* _CONSEGNA 1_: Stabilisca se ciascuna delle seguenti affermazioni concorda con l'articolo sulla maglietta dello studente alla maturità, rispondendo sì o no e citando alla lettera le parole del testo che lo decidono: (a) lo studente si è presentato alla prima prova il 22 giugno; (b) la maggior parte delle reazioni al gesto è stata positiva; (c) Luigi Novi ha scritto un libro.
* _CONSEGNA 2_: Prosegua l'articolo sulla maglietta dello studente alla maturità a partire dall'ultima frase riportata.

* _TESTO DELLA PAGINA_:
· · · · · · ·

Lo studente ha ragione: la scuola italiana fa schifo. Ecco i numeri e le statistiche

Uno studente si è presentato alla prima prova della maturità con una maglietta recante la scritta “La scuola italiana fa schifo”, suscitando l’indignazione di molti docenti e qualche boiardo di Stato. Ma i numeri gli danno ragione.

Si chiama Francesco Intraguglielmo lo studente di Enna che, mercoledì 22 giugno, si è presentato alla prima prova dell’esame di maturità con una maglietta provocatoria, che recitava “La scuola italiana fa schifo”.

Un gesto che ha ricevuto qualche apprezzamento, soprattutto da chi ha avuto la pazienza di confrontarsi col ragazzo senza limitarsi alla provocazione; ma il grosso delle reazioni è stata fortemente negativa.
Particolare è stato il commento di Luigi Novi, docente molto attivo sui social (qui la sua pagina Facebook), nonché autore del libro Prof on the Road – influencer di classe.

Se fossi commissario della sottocommissione che esaminerà lo studente, non ci penserei due volte a chiedergli di incentrare il colloquio orale partendo dallo slogan che tanto lo sta rendendo “famoso” in queste ore.

· · · · · · ·

* _DATI IN INGRESSO_:
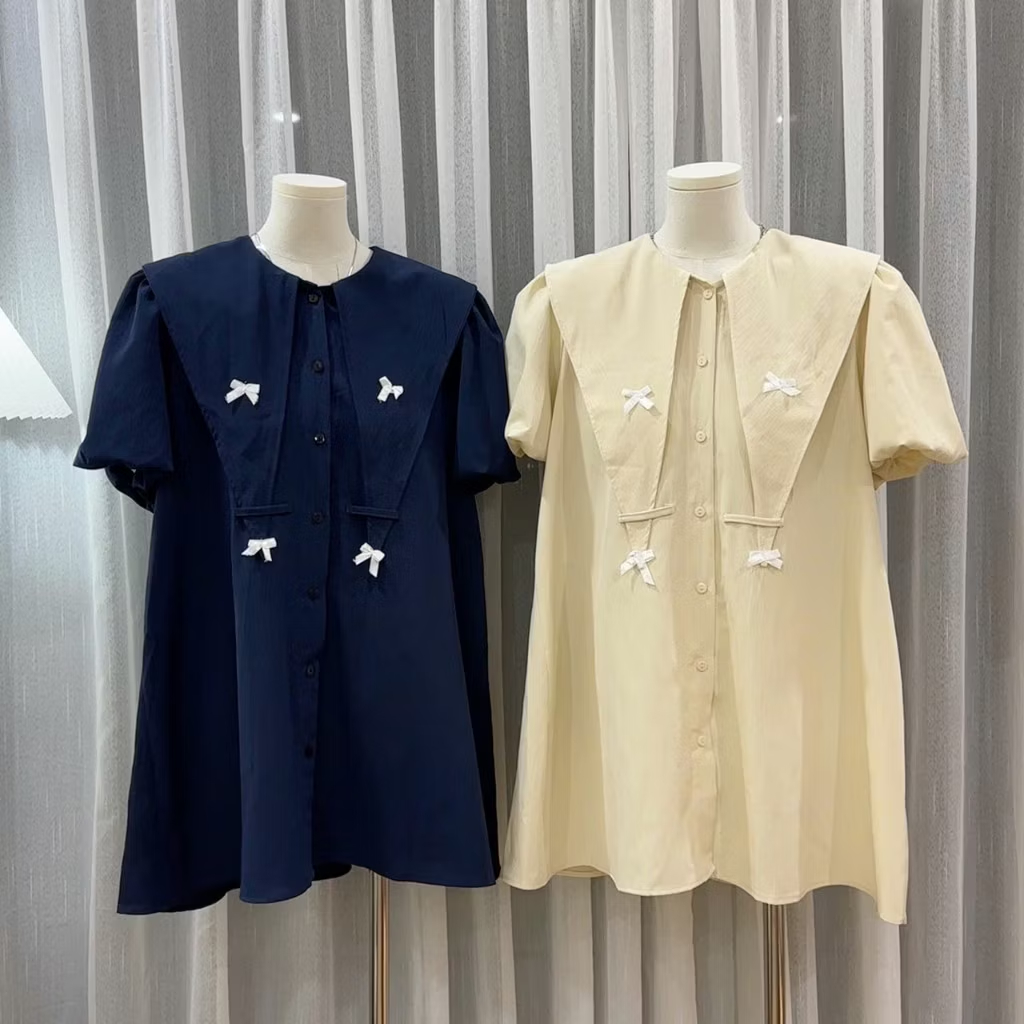 Váy babydoll cổ nhọn to tay bồng cộc dáng rộng gắn nơ cute Đầm sơ mi dễ thương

· · · · · · ·

* _RISPOSTA 1_:
(a) Sì: «mercoledì 22 giugno, si è presentato alla prima prova dell’esame di maturità»
(b) No: «ma il grosso delle reazioni è stata fortemente negativa»
(c) Sì: «nonché autore del libro Prof on the Road – influencer di classe»

* _RISPOSTA 2_:
Per esempio, chiederei al ragazzo di raccontarmi i motivi che lo hanno spinto a presentarsi così alla prima prova scritta dell’esame di maturità; gli chiederei di argomentare la propria tesi e cercare di dimostrare che è quella vera o quella migliore, utilizzando esempi o argomenti a sostegno, con dati, statistiche, opinioni di esperti. Inoltre, sarei curioso di conoscere le sue proposte per migliorare la scuola italiana.

Un approccio giustissimo e che condivido in pieno. In attesa che risponda direttamente il ragazzo, ci proverà il sottoscritto a fornire quegli argomenti, dati, statistiche ed opinioni di esperti invocate dal Prof. Quanto all’analisi dei problemi e alle possibili soluzioni, sono pressoché certo che differiranno parecchio da ciò che potrebbe dire Francesco.

Abbandono scolastico: siamo tra i peggiori in Europa

Un primo dato per capire se la maglietta del ragazzo è veritiera o meno è quello sull’abbandono scolastico: in Italia raggiunge il 13%, ed è il quarto peggior risultato a livello europeo (peggio di noi solo Malta, Spagna e Romania). E il 13% è solo una media nazionale: in quattro regioni del Sud la percentuale supera il 15%.

Se la situazione non pare abbastanza grave (c’è chi si consola constatando che il trend è comunque in diminuzione da 10 anni e che l’Italia ha pur sempre superato l’obiettivo fissato dall’UE, che era al 16%), bisogna notare che è stato di recente teorizzato il concetto di “abbandono implicito”. Di che si tratta? Della situazione di chi, pur avendo completato il ciclo scolastico, non ha comunque acquisito le competenze di base minime. Quanto pesa l’abbandono implicito? Dieci punti, secondo Openpolis.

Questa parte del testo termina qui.